Volkswagen CEO Thomas Schäfer says the introduction of widely criticised touch-sensitive controls in his brand's cars "definitely did a lot of damage" and he has pledged to usher in simpler, more functional interiors in all future cars.
Speaking to Autocar at the recent pre-production launch for the next-generation Volkswagen Tiguan, Schäfer pointed to the revamped crossover's cabin – a near-total departure from that of the Volkswagen ID 3 and Volkswagen Golf – as a statement of intent for future Volkswagens.
The Tiguan now comes with the choice of two, much larger infotainment touchscreens and is still light on physical controls.
But the most vocally critiqued elements of recent VW control suites – including the unlit climate control sliders and haptic steering wheel buttons – have been removed, and a new rotary controller has been installed on the centre console for quick access to drive mode and volume settings.

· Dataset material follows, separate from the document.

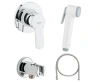 Набір гігієнічного душу із змішувачем GROHE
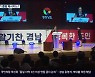 경남 민선 8기 개막.."경제 살리기로 지방소멸 극복"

It's all part of a move, Schäfer says, to address criticism from customers and make Volkswagen cars easier to operate.
Asked if the unconventional interior arrangements introduced under his predecessor Herbert Diess had threatened Volkswagen's standing among loyal customers, Schäfer said they "definitely did a lot of damage".
He added: "We had frustrated customers who shouldn't be frustrated. So we've spent a lot of time now – working through really systematically – on what all the functions are that a customer usually touches when using a vehicle.
"We rank them. What are the most important ones? Which ones need to go on buttons? Which one needs to go on the screen? First level, second level, third level? And where do you intuitively reach when you want to switch on the light?"
After this process is complete, he said, the discussion becomes more granular: "Should it be a button? Should it be a switch? And then you can work on the aesthetics of it. When you do buttons, it's better to do few buttons, but really nice buttons - like an aeroplane: what are the haptics of it?